YOUR GOAL> Lay out everything from the line containing "Looking at this picture, does" down to the end of the listing as a Markdown table with the columns Row and Line, leaving out blank lines.

## Begin DATA RECORDS

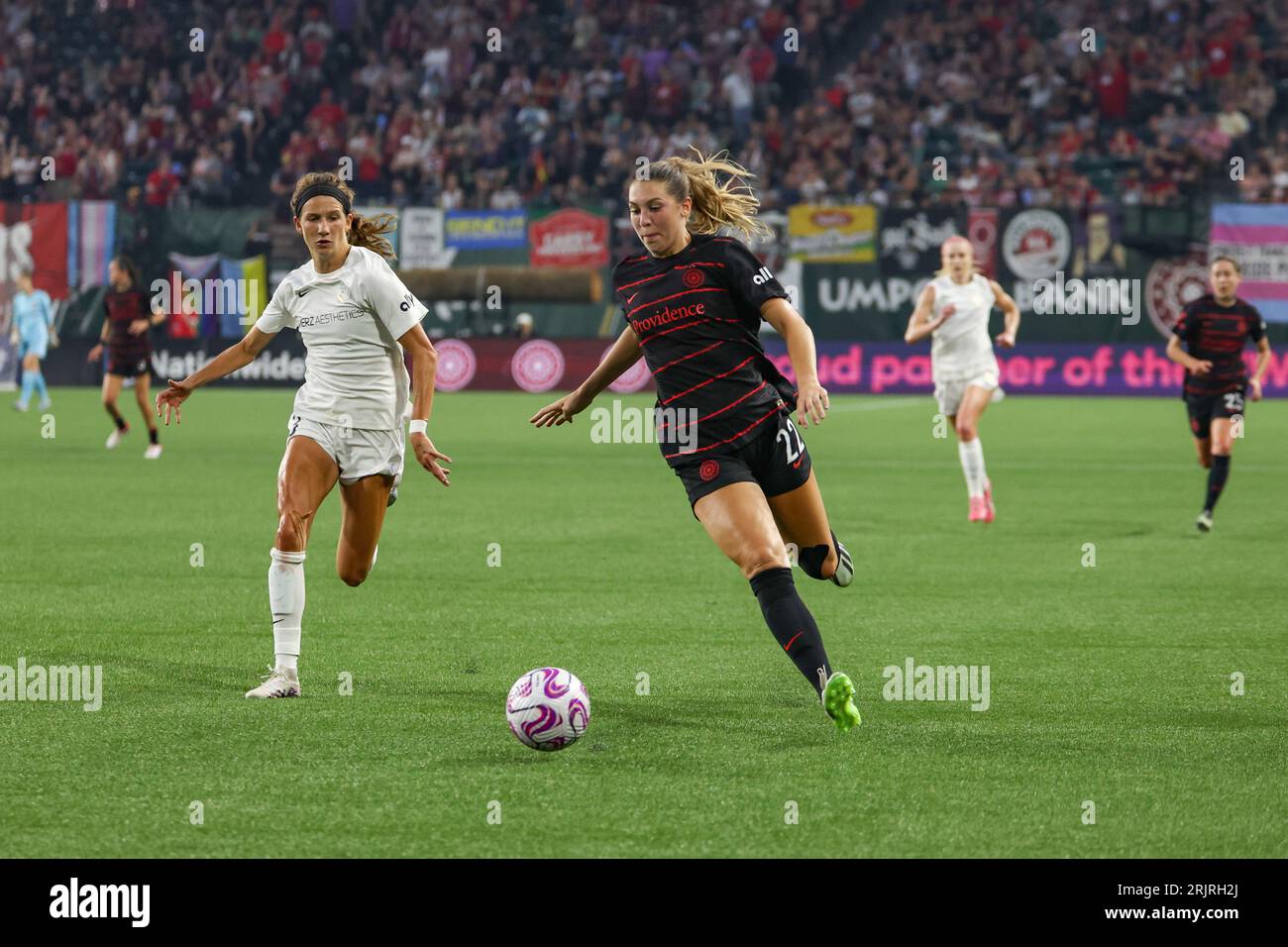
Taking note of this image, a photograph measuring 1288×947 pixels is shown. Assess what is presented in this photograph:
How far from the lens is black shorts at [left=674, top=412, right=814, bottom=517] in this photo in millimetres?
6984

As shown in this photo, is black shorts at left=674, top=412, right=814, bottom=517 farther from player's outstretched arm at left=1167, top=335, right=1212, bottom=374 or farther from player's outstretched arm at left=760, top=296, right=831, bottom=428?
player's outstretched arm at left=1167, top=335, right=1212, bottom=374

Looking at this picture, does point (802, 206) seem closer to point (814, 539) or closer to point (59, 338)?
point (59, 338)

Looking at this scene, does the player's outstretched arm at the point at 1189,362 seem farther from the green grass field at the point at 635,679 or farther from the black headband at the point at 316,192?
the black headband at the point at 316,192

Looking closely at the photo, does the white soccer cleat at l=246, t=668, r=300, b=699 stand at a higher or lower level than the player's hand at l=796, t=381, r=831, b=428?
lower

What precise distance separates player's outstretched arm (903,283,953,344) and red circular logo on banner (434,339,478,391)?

## End DATA RECORDS

REPLY TO THE EXERCISE>
| Row | Line |
|---|---|
| 1 | Looking at this picture, does point (802, 206) seem closer to point (814, 539) or closer to point (59, 338)? |
| 2 | point (59, 338) |
| 3 | Looking at this scene, does the player's outstretched arm at the point at 1189,362 seem farther from the green grass field at the point at 635,679 or farther from the black headband at the point at 316,192? |
| 4 | the black headband at the point at 316,192 |
| 5 | Looking closely at the photo, does the white soccer cleat at l=246, t=668, r=300, b=699 stand at a higher or lower level than the player's hand at l=796, t=381, r=831, b=428? |
| 6 | lower |
| 7 | What precise distance separates player's outstretched arm (903,283,953,344) and red circular logo on banner (434,339,478,391)? |